Après ça, j'étais bien dans mon élément, il faisait superbe, le soleil tapait bien, le ciel était bleu, tout le monde faisait bronzette.
On a poussé l'hystérie jusqu'au bout, proche des barrières du premier rang pour voir un peu ce que The Verve nous réservait pour son come back. Haha, c'était énorme aussi. Je suppose que la plupart des songs (lucky man, love is noise, Sonnet, et bien sûr Bitter sweet Simphony) étaient bien connus, le public suivait pas mal, pur bonheur ! Je ne savais pas trop à quoi m'attendre, mais au final, ils avaient bien donné, et n'étaient pas ces prétentieux qu'on avait voulu me dépeindre. Que dalle. Générosité, classe, pas moins.
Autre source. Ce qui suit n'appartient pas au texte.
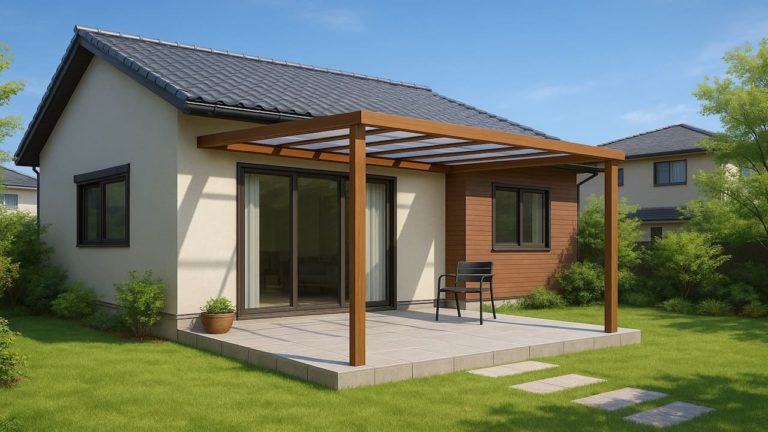 東近江市の戸建て外構に施工されたテラス屋根のイメージ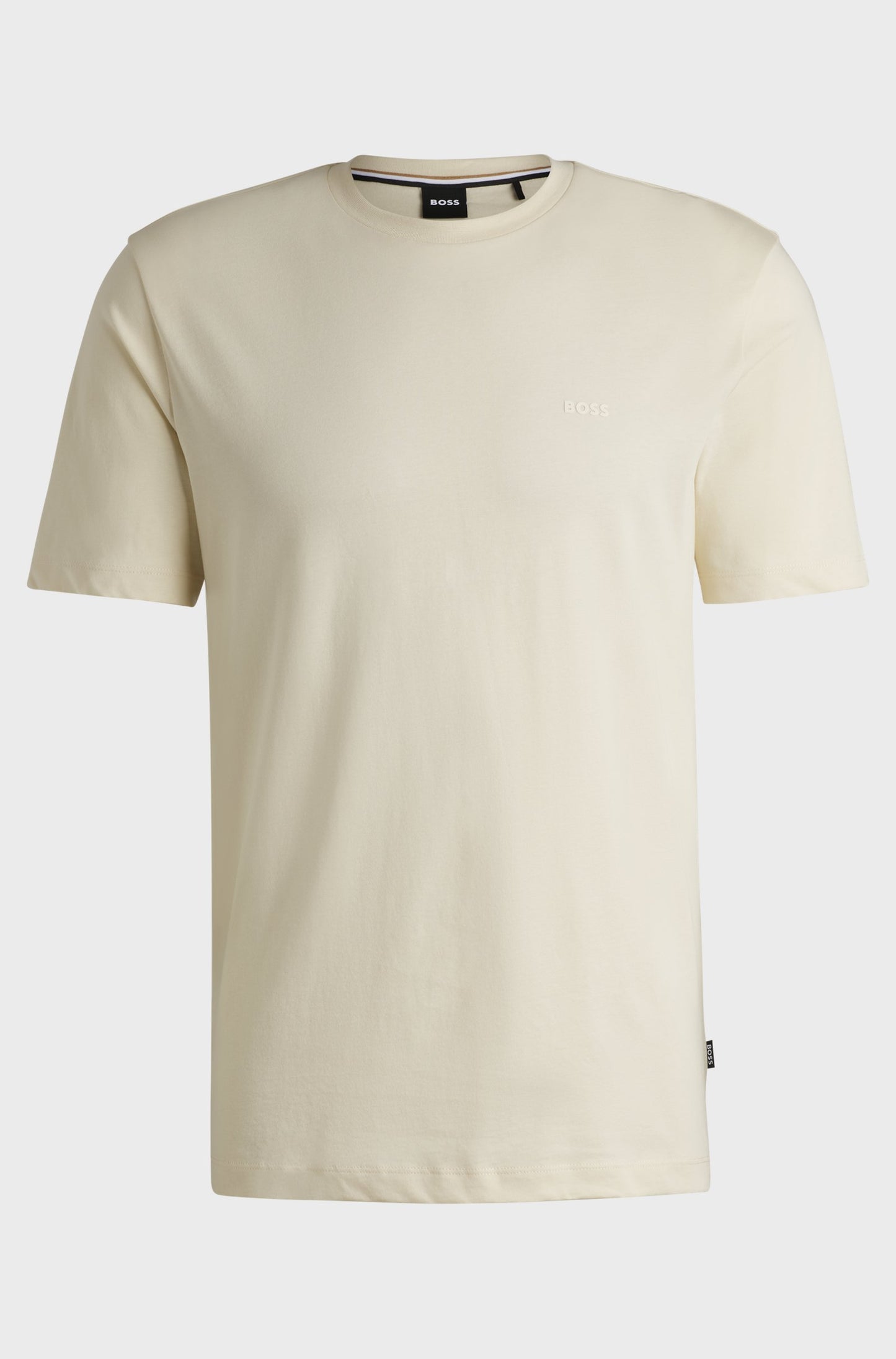 BOSS Cotton Jersey Men's Natural T-Shirt with Logo Detail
Une heure plus tard, direction la pyramide enchantée pour le show de Hot Chip, le parterre de gens s'est transformé en masse mouvante, chaleur étouffante, grande folie joyeuse. Enfin, ce groupe c'est un genre, on aime ou pas, je n'ai pas regardé jusqu'au bout dans la tente, l'écran géant était posté à l'extérieur, là où il faisait bien plus calme. Fin de set avec une reprise de Sinead O'Connor, Nothin' Compares To You, très intéressante par la voix fluette du chanteur.

Il commence à faire nuit sur Werchter, 22h30, direction la Main stage pour s'installer pour Moby. La mauvaise surprise était que même les papys comme Neil Young durent longtemps, impros à rallonge, un rappel qui en rajoute à l'impatience que nous avions de voir Moby.
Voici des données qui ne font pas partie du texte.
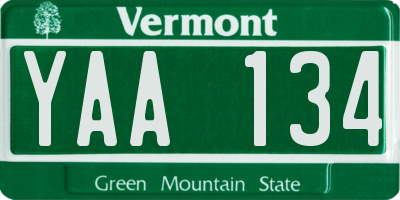 VT license plate YAA134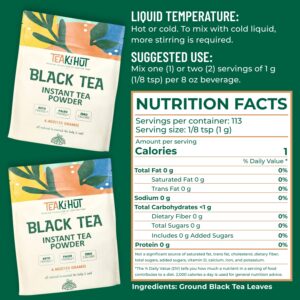 TEAki Hut Instant Black Tea Powder, 4 oz, Black Tea Powder, Powdered Black Tea for Hot and Cold Beverages, Refreshing Instant Tea Powder, Unsweetened Tea Powder, 113 Servings
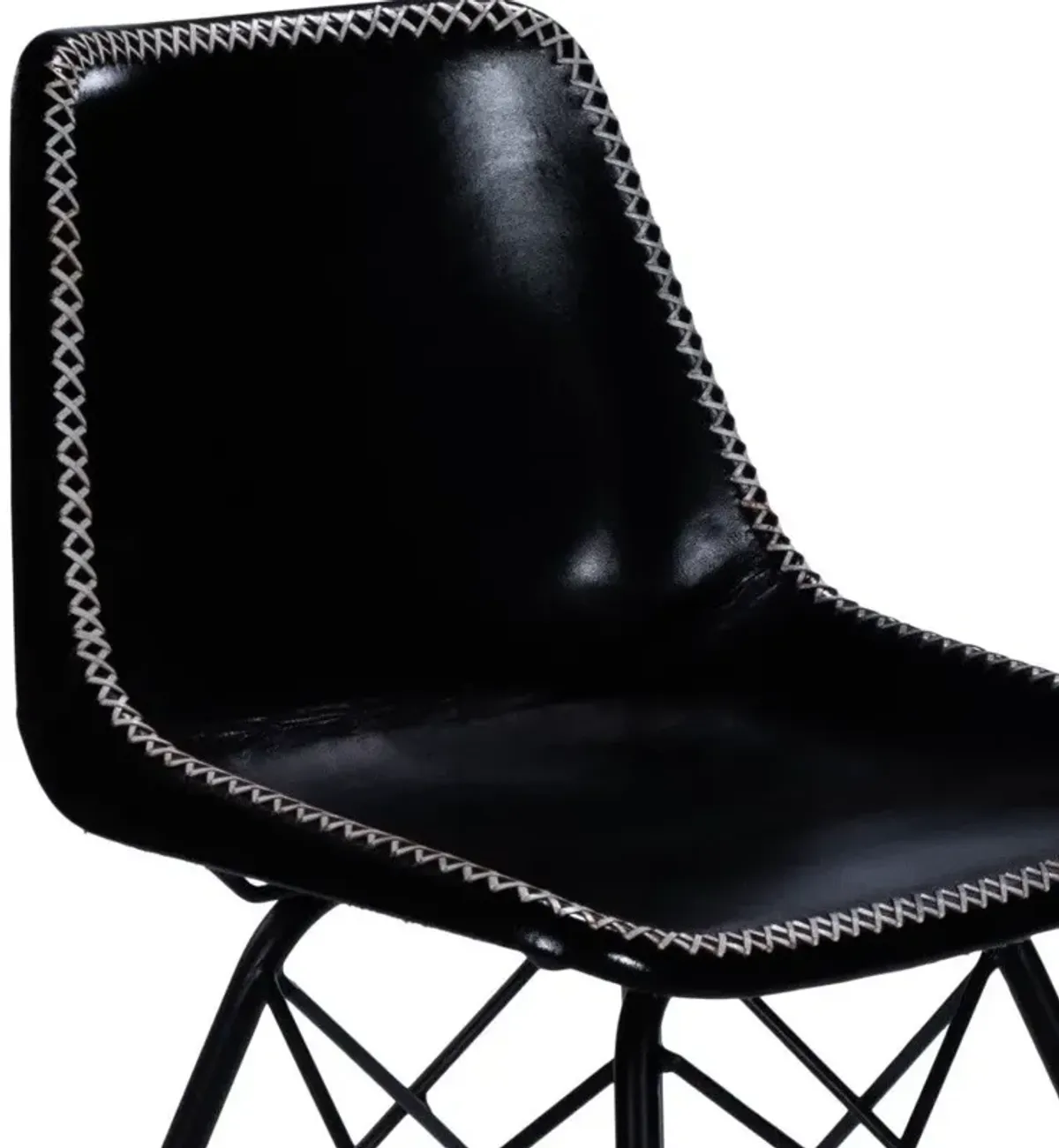 Faux Leather, Side Chair - Black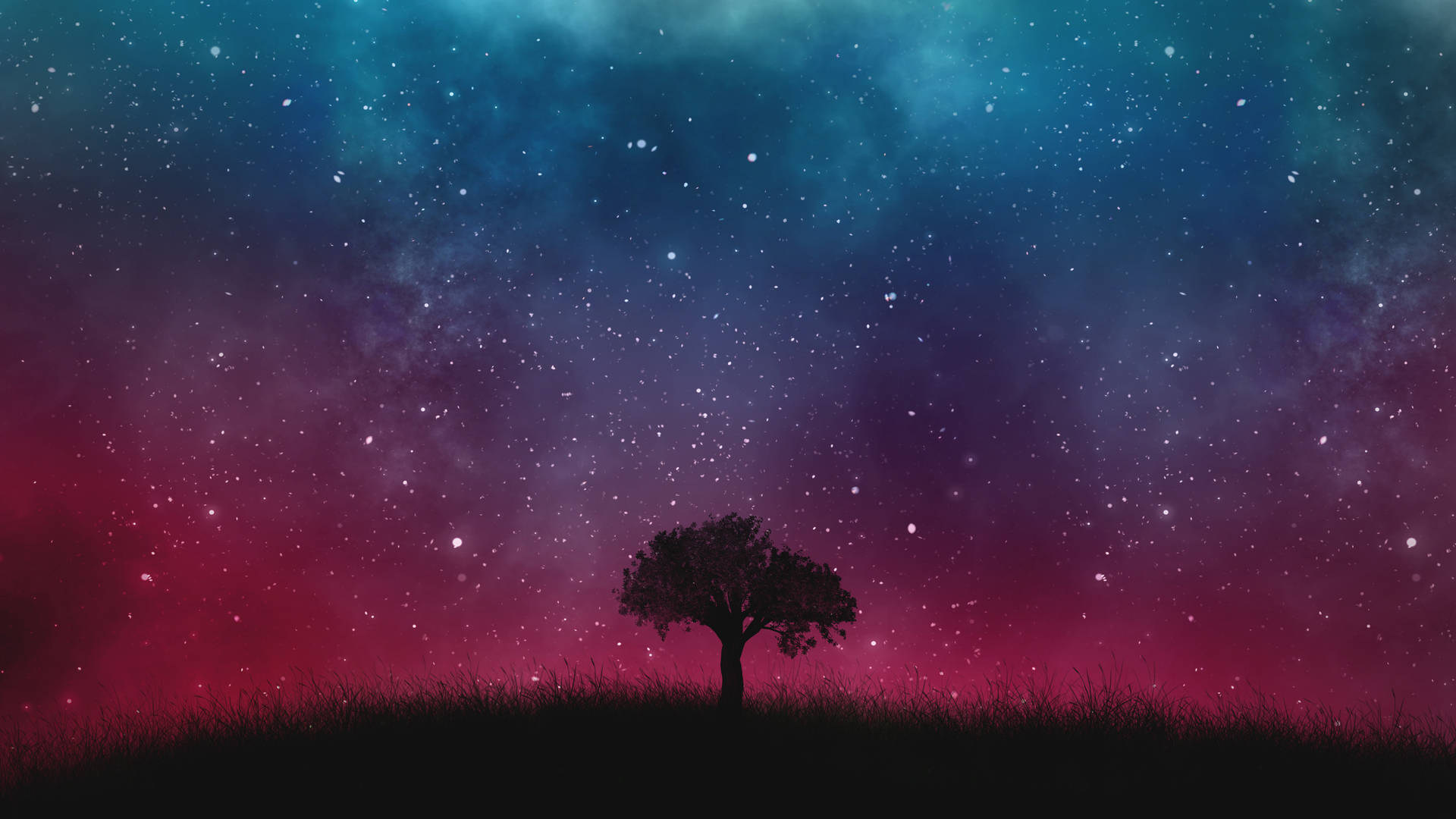 Lone Tree In A Starry Night Background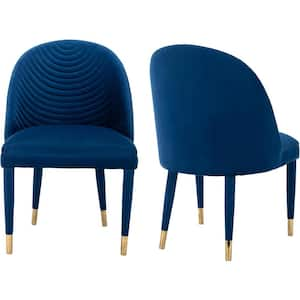 Modern Navy Blue Upholstered Armless Velvet Dining Chairs with Special Backs Wood Legs Set of 2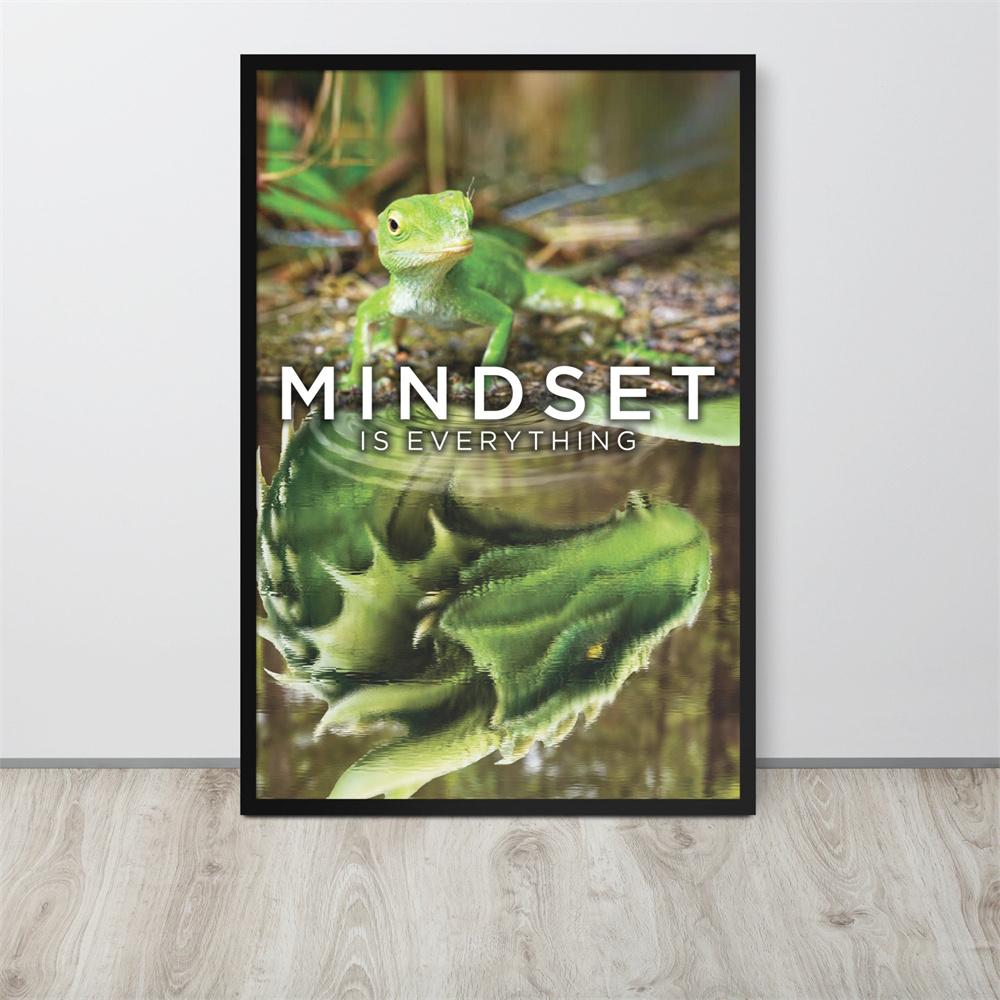 Poster Su Tela Con Animali E Scritta Motivazionale 'Mindset Is Everything' – Quadro Moderno Per Soggiorno, Cameretta, Senza Cornice, 40x60 Cm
Puis 00h00...Le groupe arrive, la plaine ressemble à une discothèque en plein air avec tous ces gens qui dansent, qui trippent ensemble sur les tubes de Mo, comme les titres moins connus. Juste heureux de les voir, lui et sa black à la voix magnifiquement chaude et profonde. Un show bien carré, avec un crâne d'oeuf qui s'éclatait à sauter d'un côté de l'autre, trop plein d'énergie, pour le plus grand plaisir de l'audience.

C'était mon premier vrai festoche, parce que ce que j'avais connu avant, les francopholies, ou autre trucs du genre, c'est du bidon. Ici, t'arrive, tu clamses en direct devant ces putains de réussites, le son super bien restitué, l'organisation, festival de péteux, je l'accorde.

Un premier jour qui prenait de belles couleurs, j'avais les yeux éclatés (sans fumer ^^ ), je ne marchais plus droit, mais ça va, je voulais tenir le coup pour le lendemain, le groupe de mes rêves serait là en personne : les Kings of Leon.